It's the only way to stop yourself if you fall and begin sliding down a steep, icy slope.
My father was a hero.
Before he passed away, my father warned me about the dangers on Everest.
But I always felt kind of a hunger inside to live up to his legend, so I have to try it.
NEESON: This spring, Jamling will join an Everest expedition led by Ed Viesturs of Seattle.
Ed has climbed Everest four times.
He trains every day, even when he's on vacation in Utah.
ED: Well, I brought together a team of highly skilled climbers to assist a scientist who's studying the geology of the Everest region.
This year Paula, my fiancée, will be our base camp manager.
We're going to Everest just two weeks after we get married.
I figured Everest would be a cheap place to honeymoon.
♪ PAULA: The difference between me and Ed is that when we go for a five-hour bike ride, I call it a workout.
He calls it a warm-up.
NEESON: The third lead climber of this Everest team will be an accomplished young mountaineer from Barcelona.
Araceli Segarra has climbed high mountains before but she is best known for her skills as a rock climber.
SEGARRA: I like to go to the beach and just hang out but I prefer climbing mountains.
I'm not trying to prove anything.
I just love to climb.
It's my passion, that's all.
NEESON: If she makes it to the top of Everest, Araceli will be the first Spanish woman in history to do so.

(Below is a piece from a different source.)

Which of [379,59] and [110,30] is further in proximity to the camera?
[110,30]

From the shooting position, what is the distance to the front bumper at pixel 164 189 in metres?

Even when she's training in Mexico, Araceli's real goal is halfway around the world.
Mount Everest is part of the highest mountain range in the world, the Himalaya, which stretches 1,500 miles across Asia.
Far below the icy peaks of the Himalaya lies the capital of Nepal, Kathmandu, basking in a warm subtropical valley.
NORGAY: I love this city.
In 1953 Kathmandu was the point of departure for my father and Hillary.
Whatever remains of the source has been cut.